*** Opening Document passage ***

Wednesday, June 27, 2012

Cocoa Baked Oatmeal

Featured Ingredient: Steel-Cut Oats

Ever since Tabi and I started enjoying hearty steel-cut oatmeal for breakfast, we can’t seem to go back to the rolled oat variety. I usually cook up a big batch with a mixture of water and milk to produce creamy results and spruce things up with nuts, seeds and spices. Certainly, there are worse ways to start off your day as steel-cut oats are nutritional powerhouse.

Primarily, they are a leading source of beta-glucan. This is a soluble fiber shown to help improve cholesterol numbers which makes oats a champion for heart health. They are also a wonderful source of fiber, magnesium, and folate – a B vitamin that helps cells form properly which slashes cancer risk.

Recently, Bob’s Red Mill kicked off their second annual Spar for the Spurtle 2 Oatmeal Recipe Contest, which invites home cooks and professional chefs alike to submit short videos demonstrating a unique recipe that makes use of BRM steel cut oats. From the entries, three finalists will be flown to Portland, Oregon to compete in a live cook-off. How cool is that? I don’t think you’ll have Gordon Ramsey tossing four letter words your way.

*** Closing Document passage ***

• _Required action A_
Answer these questions from the post on cocoa baked oatmeal:
(i) What liquids are used to cook a big batch of the steel-cut oats?
(ii) Which soluble fiber are the oats called a leading source of?
(iii) Where will the three contest finalists be flown?
• _Required action B_
Write the next few sentences of the post on cocoa baked oatmeal, picking up after its last sentence.
The records that come next are separate material and are not part of the oatmeal post.

*** Opening Data extracts ***

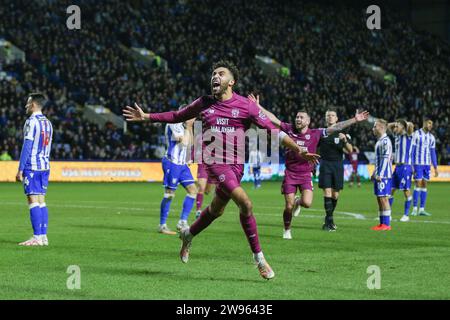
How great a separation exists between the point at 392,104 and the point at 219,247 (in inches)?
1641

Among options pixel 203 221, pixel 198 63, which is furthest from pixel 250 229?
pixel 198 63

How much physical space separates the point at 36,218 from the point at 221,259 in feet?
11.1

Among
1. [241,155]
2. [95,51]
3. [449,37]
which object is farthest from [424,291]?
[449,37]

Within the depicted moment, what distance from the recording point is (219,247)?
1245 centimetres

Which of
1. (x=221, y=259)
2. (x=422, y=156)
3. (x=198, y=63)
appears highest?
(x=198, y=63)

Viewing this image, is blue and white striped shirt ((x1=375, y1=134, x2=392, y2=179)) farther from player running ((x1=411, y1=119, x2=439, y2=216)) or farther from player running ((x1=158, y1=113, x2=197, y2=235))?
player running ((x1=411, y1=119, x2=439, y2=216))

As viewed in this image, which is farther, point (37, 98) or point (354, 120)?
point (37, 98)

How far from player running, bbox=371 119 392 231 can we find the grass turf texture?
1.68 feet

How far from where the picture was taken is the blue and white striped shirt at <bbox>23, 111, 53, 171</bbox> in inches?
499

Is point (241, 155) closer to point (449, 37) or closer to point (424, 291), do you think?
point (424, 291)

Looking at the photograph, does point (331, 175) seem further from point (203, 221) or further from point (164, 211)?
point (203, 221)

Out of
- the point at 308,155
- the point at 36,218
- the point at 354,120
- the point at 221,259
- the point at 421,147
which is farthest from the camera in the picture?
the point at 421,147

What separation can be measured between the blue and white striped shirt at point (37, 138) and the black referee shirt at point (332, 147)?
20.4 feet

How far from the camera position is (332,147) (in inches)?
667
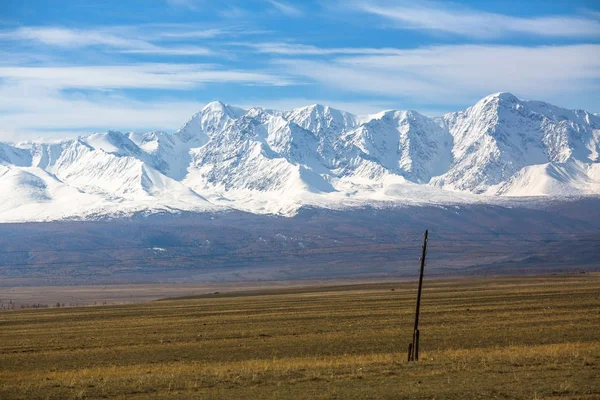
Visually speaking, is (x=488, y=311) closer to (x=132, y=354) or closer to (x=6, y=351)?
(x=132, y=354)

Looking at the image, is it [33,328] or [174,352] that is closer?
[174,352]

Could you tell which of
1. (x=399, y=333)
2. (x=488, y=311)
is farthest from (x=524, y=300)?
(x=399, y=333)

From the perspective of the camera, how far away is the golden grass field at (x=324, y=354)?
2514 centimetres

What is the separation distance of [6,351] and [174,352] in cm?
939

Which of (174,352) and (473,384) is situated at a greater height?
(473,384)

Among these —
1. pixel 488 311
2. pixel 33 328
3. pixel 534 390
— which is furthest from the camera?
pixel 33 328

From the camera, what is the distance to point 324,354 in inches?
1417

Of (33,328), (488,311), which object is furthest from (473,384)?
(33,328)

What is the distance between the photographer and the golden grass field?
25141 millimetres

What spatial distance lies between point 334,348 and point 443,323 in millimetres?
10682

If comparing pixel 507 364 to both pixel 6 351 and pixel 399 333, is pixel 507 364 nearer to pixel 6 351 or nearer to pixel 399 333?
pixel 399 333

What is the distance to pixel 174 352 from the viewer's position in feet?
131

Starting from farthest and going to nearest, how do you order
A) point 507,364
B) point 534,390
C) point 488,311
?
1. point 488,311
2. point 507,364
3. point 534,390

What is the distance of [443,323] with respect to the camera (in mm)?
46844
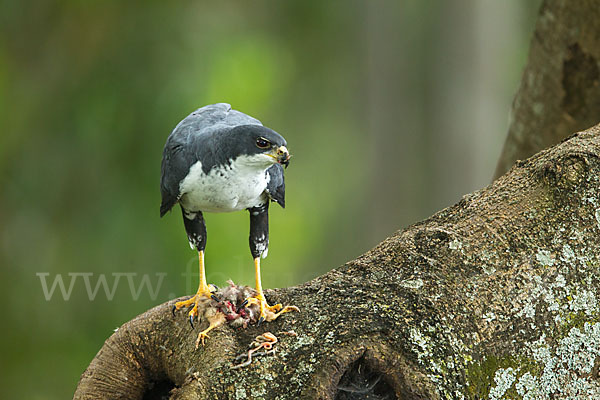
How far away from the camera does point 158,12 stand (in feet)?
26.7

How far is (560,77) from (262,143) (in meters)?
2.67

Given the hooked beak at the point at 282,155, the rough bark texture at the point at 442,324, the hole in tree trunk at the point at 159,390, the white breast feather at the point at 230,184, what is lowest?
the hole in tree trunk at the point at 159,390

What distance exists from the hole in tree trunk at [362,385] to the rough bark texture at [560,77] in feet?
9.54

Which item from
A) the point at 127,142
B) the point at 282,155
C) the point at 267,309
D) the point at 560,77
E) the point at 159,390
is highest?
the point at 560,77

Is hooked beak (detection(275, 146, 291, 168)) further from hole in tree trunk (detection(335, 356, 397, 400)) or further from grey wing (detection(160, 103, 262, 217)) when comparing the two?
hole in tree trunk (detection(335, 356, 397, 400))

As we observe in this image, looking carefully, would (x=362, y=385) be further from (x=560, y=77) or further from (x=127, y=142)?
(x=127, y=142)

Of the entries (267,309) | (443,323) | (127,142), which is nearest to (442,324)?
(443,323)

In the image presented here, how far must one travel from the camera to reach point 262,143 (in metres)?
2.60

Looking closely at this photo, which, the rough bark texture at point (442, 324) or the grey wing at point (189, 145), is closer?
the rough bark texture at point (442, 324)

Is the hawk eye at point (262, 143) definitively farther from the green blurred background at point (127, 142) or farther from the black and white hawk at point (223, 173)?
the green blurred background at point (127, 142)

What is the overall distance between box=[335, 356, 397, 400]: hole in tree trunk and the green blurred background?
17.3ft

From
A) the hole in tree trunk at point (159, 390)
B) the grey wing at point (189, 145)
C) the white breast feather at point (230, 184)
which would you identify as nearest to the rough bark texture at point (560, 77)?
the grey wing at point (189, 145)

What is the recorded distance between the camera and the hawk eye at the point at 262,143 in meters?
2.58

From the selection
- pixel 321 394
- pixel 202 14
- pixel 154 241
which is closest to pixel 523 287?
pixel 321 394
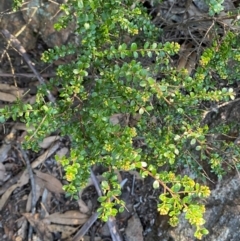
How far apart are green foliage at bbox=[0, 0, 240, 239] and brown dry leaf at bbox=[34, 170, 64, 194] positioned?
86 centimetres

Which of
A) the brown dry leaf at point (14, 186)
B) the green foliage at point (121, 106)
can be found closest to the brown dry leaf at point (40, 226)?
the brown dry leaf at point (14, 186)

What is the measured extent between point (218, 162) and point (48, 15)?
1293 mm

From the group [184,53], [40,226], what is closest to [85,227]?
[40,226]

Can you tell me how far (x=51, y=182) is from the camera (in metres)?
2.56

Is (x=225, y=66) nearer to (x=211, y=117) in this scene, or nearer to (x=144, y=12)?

*** Closing Data extracts ***

• _Expected output A_
(i) A mixture of water and milk.
(ii) Beta-glucan.
(iii) Portland, Oregon.

• _Expected output B_
Here’s the best news: The winner of the cook-off will receive an all-expenses-paid trip for two to Scotland, including $2,500 in cash, to help represent team Bob’s Red Mill in the 19th Annual Golden Spurtle World Porridge Making Championship!

Click here to learn more about the contest.

The kind folks over at Bob’s Red Mill would love to give Muffin Tin Mania readers some of their oat products to try out in the kitchen. All you need to do is enter their Spar for the Spurtle contest and let me know that you did by commenting on this post and they will send you some product. The deadline to submit entries in the Spar for the Spurtle contest is July 20, 2012. Sorry Gretzky fans, this contest is only open to U.S. residents.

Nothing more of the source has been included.